Furthermore, injected gas whether CO2 or/and H2S–CO2 is migrated downward due to gravity, and these forces will stabilize the displacement between the injected gas and methane initially in place because of low mobility ratio of CO2 and acid gas, respectively. Additionally, higher acid gas solubility in forming water compared to that for pure CO2 injection delays breakthrough. Any of these gases as injection considered could potentially provide favourable reservoir re-pressurization without extensive gas-gas mixing, and benefit the enhanced gas recovery (EGR) and storage process. Therefore, gas-gas mixing technically could be supervised via good reservoir management and production control measures, because these physical properties of the solvents undergo large changes as the pressure increases.

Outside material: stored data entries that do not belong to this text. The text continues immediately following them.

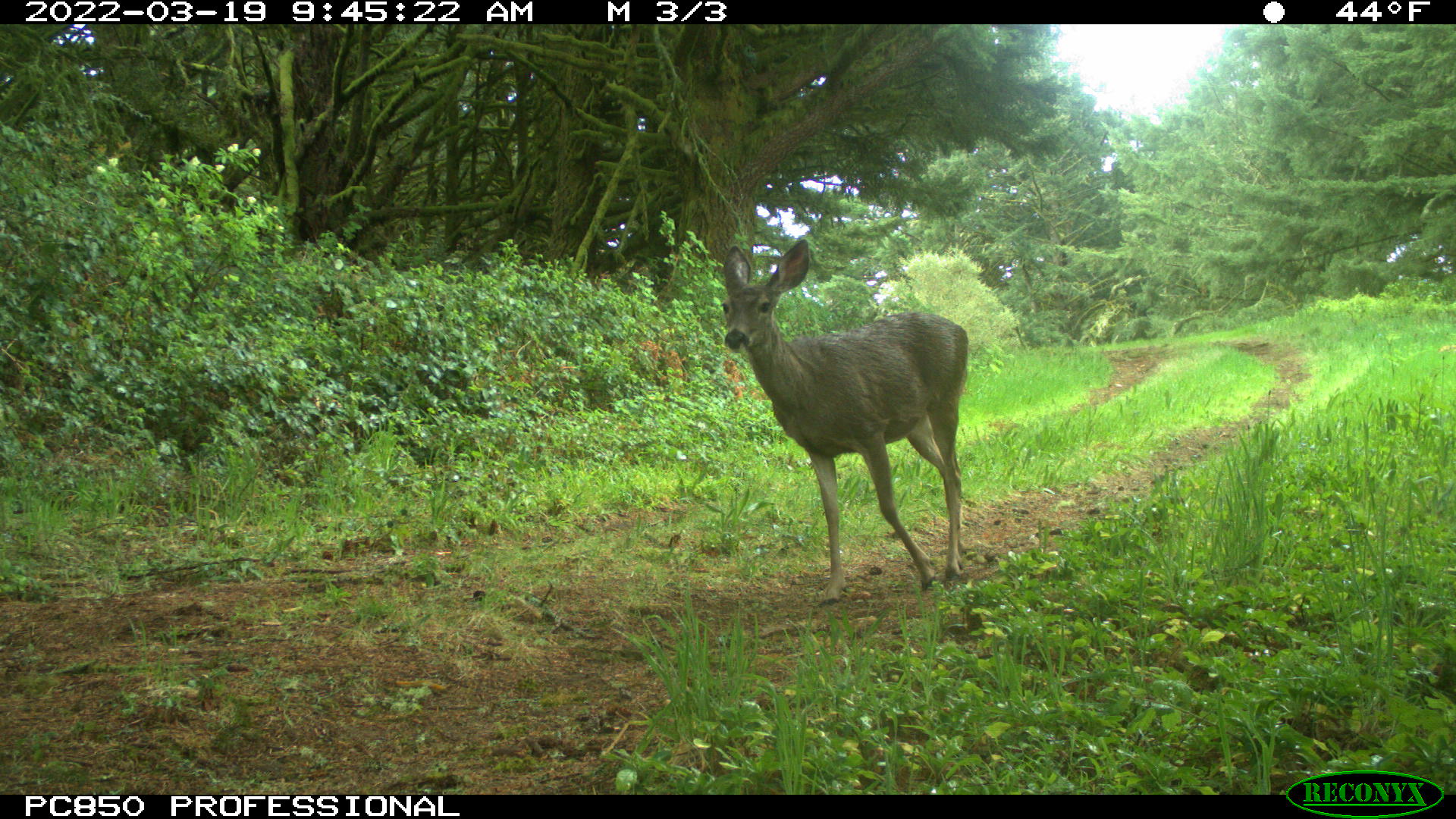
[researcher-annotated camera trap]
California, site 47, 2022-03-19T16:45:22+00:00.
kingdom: Animalia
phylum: Chordata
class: Mammalia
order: Artiodactyla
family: Cervidae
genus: Odocoileus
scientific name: Odocoileus hemionus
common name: mule deer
Mule deer (Odocoileus hemionus).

Figure 6 displays efficient acid gas injection downward flows that stabilize the displacement of native gas caused by the pressure gradient and gravitational forces. Clearly, after some injection period, the grids around the production wells are covered with the initial natural gas while the reservoir lower portion is partially filled with injected CO2–H2S. The heterogeneity of reservoir flows of CO2 and H2S from the bottom layer toward the production wells depends on permeability of the layers, especially the second and third layers from bottom of the reservoir (high permeable). This preferential flow can be favourable for CO2–H2S injection and allows greater amounts of CO2–H2S to be injected. Eventually, breakthrough will be caused based on the physical properties of the layers and enhanced gas recovery effects through time.

Fig. 6
figure 6

Injection sweep efficiency

Under H2S–CO2 and pure CO2 mixing in the injection stream, the potential for EGR and storage are investigated at an injection rate of 1,250 × 100 m3/day. Under CO2 injection, slightly higher methane production is recovered because CO2 is more mobile (less viscous) compared to H2S in forming water. Therefore, pure CO2 injection is expected to rise to the upper layers more quickly than impure CO2 injection. In this instance, the injected gases are expected to overrun native gases in the production wells faster. Although, this scenario will affect sweep efficiency at some time, to that stage reservoir re-pressurization will occur faster.

Conclusion

This paper develops a true gas reservoir model using the reservoir simulation software Tempest and true reservoir experimental data produced by CGTA. The simulation indicates that gas injection for enhanced gas recovery and storage is technically feasible for this particular reservoir. Even though, reservoir heterogeneity can cause increase in CO2 or/H2S–CO2 breakthrough, reservoir re-pressurization can be considered a support against the concept of breakthrough. A benefit of re-pressurization is that it can occur prior to CO2 and acid gas breakthrough. Accordingly, an optimal strategy is to benefit from the high viscosity, density and solubility of injected gases, reservoir re-pressurization by injecting gas into the lower portions of the reservoir to drive out the out natural gas from the bottom reservoir layers, while minimizing mixing and contamination in the upper parts of the reservoir.